2. **Iterators (`iterator` and `const_iterator`):**
   - Provide access to the elements with built-in synchronization.
   - Acquire shared locks to ensure thread-safe traversal.
3. **Value Proxies (`value_proxy` and `const_value_proxy`):**
   - Manage access to the values, holding necessary locks to ensure safe manipulation.

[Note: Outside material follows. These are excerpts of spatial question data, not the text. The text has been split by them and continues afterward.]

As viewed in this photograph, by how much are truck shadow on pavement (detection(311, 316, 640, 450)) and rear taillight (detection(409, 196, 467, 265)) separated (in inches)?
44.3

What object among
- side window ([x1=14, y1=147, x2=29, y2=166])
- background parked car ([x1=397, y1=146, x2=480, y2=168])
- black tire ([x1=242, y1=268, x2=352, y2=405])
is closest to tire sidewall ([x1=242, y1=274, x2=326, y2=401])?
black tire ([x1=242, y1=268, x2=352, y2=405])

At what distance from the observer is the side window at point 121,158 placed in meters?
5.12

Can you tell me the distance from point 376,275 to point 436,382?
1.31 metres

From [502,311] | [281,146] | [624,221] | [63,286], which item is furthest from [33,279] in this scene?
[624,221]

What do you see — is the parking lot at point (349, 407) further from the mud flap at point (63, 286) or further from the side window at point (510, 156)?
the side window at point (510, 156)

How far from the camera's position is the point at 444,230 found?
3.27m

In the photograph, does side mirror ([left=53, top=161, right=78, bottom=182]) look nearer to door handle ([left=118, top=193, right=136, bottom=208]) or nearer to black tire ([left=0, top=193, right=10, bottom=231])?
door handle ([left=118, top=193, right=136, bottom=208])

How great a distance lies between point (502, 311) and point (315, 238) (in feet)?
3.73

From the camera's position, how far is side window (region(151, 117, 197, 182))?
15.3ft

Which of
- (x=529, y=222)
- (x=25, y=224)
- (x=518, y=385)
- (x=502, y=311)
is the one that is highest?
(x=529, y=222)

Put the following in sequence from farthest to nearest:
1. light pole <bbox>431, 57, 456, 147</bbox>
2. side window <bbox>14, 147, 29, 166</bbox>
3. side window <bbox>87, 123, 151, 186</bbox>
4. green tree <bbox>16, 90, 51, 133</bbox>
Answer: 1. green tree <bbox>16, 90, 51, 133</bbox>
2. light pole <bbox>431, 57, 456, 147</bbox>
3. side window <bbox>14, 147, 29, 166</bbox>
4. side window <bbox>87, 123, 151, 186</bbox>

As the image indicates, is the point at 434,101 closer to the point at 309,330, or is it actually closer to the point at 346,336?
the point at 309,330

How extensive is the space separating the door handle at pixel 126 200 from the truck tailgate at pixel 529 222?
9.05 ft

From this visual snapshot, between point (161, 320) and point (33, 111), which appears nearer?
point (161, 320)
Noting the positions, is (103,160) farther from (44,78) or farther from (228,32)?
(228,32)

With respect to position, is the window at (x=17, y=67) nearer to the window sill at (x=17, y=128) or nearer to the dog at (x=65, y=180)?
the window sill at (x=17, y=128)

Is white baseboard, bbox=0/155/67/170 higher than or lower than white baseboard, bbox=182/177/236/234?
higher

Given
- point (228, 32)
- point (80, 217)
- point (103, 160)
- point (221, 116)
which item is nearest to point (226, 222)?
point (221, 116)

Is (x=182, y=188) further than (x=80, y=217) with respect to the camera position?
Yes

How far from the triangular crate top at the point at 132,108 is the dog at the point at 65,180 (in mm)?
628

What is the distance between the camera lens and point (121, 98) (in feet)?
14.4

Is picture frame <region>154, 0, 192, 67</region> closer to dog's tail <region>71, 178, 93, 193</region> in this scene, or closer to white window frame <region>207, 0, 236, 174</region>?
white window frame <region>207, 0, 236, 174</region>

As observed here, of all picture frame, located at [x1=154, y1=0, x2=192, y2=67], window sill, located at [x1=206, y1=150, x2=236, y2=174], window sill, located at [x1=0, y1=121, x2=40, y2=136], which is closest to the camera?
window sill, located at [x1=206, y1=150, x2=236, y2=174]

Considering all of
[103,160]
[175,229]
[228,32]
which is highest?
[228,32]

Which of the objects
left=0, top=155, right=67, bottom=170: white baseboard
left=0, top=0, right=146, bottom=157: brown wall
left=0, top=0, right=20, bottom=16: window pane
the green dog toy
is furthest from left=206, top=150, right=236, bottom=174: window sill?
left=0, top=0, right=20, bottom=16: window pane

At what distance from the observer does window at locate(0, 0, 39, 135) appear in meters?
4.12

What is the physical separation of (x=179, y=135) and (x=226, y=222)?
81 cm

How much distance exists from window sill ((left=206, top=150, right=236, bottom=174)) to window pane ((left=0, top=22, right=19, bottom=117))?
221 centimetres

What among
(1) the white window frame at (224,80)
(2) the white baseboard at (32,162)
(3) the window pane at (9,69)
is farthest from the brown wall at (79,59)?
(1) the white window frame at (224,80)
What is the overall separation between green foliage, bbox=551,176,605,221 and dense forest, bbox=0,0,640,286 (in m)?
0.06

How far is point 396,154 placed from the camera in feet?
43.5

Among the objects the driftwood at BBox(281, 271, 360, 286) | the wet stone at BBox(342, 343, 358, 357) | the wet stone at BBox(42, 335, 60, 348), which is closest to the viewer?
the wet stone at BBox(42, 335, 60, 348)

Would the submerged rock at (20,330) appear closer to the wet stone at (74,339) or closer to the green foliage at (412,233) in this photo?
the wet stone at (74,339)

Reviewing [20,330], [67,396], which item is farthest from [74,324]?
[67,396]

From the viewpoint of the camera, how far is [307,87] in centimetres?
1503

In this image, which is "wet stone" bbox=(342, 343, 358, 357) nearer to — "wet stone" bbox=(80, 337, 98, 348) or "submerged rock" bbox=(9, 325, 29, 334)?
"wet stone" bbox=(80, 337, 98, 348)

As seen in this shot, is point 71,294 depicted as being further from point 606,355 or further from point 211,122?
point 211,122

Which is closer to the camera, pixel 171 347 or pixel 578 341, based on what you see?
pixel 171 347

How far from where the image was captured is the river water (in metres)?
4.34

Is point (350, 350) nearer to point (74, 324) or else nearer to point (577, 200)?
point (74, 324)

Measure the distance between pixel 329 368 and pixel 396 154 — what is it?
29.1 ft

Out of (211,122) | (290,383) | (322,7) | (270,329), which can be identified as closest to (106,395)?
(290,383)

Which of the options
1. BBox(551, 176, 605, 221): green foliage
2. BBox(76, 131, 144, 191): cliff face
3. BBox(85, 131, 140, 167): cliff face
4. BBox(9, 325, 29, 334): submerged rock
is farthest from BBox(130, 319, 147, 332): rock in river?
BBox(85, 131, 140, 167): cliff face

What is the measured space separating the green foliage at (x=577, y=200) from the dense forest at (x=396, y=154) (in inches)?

### Thread Safety Mechanisms

- **Read Operations:**
  - Utilize `std::shared_lock` to allow multiple concurrent readers.
  - Methods like `find`, `at`, `count`, and `contains` acquire shared locks.
- **Write Operations:**
  - Utilize `std::unique_lock` to ensure exclusive access during modifications.
  - Methods like `insert`, `emplace`, `erase`, and `clear` acquire unique locks.

## Internal Operations

### Binary Search for Key Lookup

The `shared_async_map` maintains its elements in a sorted `std::vector`, enabling efficient binary search operations for key lookup. This ensures that operations like `find`, `insert`, and `erase` have logarithmic time complexity (`O(log n)`).

### Lock Management

- **Shared Locks (`std::shared_lock`):** Acquired for read-only operations, allowing multiple threads to read concurrently.
- **Unique Locks (`std::unique_lock`):** Acquired for write operations, ensuring exclusive access to modify the map.

### Iterator Locking

Iterators hold shared locks to guarantee that the underlying data remains consistent during traversal. When an iterator is dereferenced or incremented, the lock is maintained to prevent data races and ensure thread safety.

## Exception Safety

All public member functions of `shared_async_map` provide strong exception safety guarantees. In the event of an exception (e.g., during memory allocation or key comparisons), the internal state of the map remains consistent, and no resources are leaked.

## Limitations

- **Element Type Requirements:** The value type `V` must be thread-safe, as `shared_async_map` assumes that concurrent access to individual elements does not require additional synchronization.
- **Performance Overhead:** While `shared_async_map` optimizes for concurrent access, the use of shared locks and dynamic memory allocations (via `std::unique_ptr`) may introduce some performance overhead compared to non-thread-safe containers.
- **Insertion Order:** The map maintains elements in sorted order based on keys, which may not be suitable for scenarios where insertion order needs to be preserved.